Viewers have come to expect high-quality online viewing experiences. This means a sub-second latency solution must be as robust as today’s global HLS and DASH chunked delivery infrastructure, providing the same levels of resiliency, redundancy, security, and global scale. Audiences expect a broadcast quality experience from online video. Adaptive Bitrate Streaming (ABS) enables delivery of the highest possible picture quality to each viewer, even over changing network conditions, ensuring the best possible online experience. With adaptive streaming, the source video is encoded in multiple bitrates and resolutions. When a viewer plays the video, the highest possible picture quality that is supported by the viewer’s network connection will be streamed. If conditions change and video is streamed at a slower rate, the adaptive player will request a lower bitrate encoding to avoid rebuffering. Similarly, if network conditions improve, a higher quality encoding will be requested. Adaptive bitrate streaming ensures viewers receive the highest picture quality and the lowest rebuffer rates by adapting to the speed of the user’s internet connection.

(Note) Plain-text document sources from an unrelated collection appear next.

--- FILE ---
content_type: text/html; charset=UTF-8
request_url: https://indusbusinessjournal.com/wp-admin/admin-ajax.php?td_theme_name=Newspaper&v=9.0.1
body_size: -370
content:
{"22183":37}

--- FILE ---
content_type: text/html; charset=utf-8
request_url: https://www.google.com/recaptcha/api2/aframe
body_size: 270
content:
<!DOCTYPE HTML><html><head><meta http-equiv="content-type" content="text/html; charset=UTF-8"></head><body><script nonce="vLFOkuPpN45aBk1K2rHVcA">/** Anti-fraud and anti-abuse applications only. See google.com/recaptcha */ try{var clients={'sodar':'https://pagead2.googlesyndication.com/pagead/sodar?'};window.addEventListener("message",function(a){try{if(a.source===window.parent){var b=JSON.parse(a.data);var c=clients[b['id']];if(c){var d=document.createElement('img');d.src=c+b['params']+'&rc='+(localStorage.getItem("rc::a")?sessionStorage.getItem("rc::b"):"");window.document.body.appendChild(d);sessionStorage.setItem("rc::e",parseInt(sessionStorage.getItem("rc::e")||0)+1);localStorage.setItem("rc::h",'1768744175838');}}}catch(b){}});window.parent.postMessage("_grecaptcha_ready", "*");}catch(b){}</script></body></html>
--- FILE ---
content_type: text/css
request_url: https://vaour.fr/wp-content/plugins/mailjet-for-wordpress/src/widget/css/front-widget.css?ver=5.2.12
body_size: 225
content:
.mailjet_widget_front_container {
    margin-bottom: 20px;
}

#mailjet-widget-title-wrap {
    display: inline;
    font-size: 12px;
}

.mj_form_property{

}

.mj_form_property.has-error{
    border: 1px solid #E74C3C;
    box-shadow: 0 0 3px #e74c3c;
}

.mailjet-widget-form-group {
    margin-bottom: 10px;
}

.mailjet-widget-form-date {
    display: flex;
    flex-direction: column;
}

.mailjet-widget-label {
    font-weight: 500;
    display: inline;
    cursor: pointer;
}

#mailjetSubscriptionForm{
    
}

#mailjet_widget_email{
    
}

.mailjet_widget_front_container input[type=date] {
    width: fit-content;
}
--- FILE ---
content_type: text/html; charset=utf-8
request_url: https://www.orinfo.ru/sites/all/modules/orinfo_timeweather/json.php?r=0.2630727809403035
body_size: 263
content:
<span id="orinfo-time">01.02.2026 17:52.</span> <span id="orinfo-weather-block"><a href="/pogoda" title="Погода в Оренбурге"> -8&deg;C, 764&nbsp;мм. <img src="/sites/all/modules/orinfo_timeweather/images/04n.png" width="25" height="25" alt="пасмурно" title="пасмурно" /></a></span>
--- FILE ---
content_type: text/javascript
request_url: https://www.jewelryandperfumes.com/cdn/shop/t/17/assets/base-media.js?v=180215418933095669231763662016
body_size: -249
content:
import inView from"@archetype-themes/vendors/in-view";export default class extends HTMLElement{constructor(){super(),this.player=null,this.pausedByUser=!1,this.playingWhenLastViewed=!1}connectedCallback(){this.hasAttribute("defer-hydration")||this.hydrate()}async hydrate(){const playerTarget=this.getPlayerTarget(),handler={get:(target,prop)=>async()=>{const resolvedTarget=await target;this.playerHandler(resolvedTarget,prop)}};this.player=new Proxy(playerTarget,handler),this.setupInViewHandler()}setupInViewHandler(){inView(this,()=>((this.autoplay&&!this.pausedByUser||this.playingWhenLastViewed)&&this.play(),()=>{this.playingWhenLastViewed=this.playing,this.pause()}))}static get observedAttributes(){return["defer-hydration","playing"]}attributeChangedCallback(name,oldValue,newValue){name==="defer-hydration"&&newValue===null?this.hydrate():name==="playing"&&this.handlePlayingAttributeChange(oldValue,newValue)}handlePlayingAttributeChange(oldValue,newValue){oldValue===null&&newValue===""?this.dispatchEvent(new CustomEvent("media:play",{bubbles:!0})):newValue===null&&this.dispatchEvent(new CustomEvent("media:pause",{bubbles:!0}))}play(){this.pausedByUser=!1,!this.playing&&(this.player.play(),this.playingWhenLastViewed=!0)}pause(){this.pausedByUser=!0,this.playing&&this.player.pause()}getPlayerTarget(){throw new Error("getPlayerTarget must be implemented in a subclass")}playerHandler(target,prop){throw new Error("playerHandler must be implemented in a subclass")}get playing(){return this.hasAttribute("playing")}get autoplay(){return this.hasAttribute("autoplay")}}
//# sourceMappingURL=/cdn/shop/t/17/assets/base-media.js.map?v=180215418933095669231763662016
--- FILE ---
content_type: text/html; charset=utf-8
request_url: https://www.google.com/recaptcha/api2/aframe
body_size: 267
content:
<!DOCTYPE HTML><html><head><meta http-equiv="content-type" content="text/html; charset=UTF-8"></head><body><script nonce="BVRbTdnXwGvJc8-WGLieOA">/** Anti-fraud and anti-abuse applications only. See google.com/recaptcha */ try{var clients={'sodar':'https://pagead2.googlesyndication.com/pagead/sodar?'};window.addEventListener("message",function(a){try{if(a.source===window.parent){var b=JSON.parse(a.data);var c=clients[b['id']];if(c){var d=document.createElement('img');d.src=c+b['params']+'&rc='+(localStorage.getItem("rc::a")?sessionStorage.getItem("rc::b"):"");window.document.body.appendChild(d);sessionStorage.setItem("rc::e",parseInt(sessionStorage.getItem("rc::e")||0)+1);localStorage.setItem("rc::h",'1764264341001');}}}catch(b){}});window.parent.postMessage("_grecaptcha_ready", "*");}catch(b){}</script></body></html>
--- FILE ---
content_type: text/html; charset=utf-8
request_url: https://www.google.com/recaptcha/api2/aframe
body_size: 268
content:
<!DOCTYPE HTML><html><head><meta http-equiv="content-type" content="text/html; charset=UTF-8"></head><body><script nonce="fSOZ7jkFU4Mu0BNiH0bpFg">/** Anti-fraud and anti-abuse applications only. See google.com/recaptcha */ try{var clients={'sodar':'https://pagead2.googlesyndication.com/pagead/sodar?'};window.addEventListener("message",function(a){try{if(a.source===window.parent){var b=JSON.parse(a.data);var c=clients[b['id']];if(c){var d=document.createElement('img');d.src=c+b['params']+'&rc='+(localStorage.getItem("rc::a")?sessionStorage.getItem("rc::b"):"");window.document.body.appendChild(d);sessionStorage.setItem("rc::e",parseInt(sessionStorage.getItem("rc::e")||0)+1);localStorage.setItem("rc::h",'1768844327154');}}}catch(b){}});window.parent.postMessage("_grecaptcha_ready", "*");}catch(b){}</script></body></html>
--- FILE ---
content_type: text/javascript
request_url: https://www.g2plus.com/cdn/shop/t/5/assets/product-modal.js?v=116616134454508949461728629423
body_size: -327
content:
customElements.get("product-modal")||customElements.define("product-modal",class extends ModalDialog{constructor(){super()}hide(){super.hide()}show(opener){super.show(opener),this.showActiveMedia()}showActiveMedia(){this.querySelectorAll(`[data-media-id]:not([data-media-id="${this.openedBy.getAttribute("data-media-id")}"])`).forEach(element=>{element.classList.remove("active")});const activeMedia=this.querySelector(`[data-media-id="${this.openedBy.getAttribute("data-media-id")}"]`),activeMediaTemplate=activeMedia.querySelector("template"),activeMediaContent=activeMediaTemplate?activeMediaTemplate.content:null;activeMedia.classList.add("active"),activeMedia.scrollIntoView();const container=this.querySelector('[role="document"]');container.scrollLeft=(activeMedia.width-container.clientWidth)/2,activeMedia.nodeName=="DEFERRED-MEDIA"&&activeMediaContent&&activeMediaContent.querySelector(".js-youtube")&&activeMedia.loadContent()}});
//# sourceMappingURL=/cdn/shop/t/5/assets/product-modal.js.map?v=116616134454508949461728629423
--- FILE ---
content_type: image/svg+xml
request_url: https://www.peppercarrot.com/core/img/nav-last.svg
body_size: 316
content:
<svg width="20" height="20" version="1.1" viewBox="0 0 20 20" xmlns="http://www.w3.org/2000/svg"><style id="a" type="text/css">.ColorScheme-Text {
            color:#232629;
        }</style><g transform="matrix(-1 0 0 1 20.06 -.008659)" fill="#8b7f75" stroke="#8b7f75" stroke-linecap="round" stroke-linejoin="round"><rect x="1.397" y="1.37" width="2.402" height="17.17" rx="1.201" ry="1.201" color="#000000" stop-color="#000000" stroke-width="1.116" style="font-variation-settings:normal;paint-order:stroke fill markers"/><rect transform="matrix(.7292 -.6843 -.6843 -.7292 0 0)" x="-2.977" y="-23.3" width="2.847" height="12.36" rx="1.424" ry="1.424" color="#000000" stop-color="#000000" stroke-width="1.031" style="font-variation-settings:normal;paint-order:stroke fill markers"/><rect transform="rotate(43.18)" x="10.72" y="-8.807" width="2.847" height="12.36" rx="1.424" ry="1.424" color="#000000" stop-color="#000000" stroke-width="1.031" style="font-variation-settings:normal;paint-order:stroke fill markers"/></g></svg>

Consumer demand for low-latency live video streaming is growing. With multiple solutions being developed to deliver low latency streams, it’s important to understand the characteristics of the different technologies and how they can support your specific use case. In addition to reducing the delay in live video streams, new capabilities are being developed that change the live viewing experience. Probably the most significant, based on potential new revenue opportunities, is the ability to integrate realtime data with live video to create interactive experiences. As with every commercial streaming video service, monetization is critically important, and the new business models enabled by interactivity will provide additional revenue opportunities.
If you are currently distributing live video or planning to do so in the future, you should consider how low-latency streaming solutions such as Limelight Realtime Streaming could help you increase the monetization of your live content. By integrating data with your video streams, you can offer new interactive experiences that provide new revenue opportunities and increase viewer engagement.
Limelight offers a complete range of live video streaming services with the experience delivering and supporting the largest live events in the world. No matter which technology fits your use case requirements, Limelight is committed to helping you deliver the best online experiences to your viewers and maximizing the value of your online content.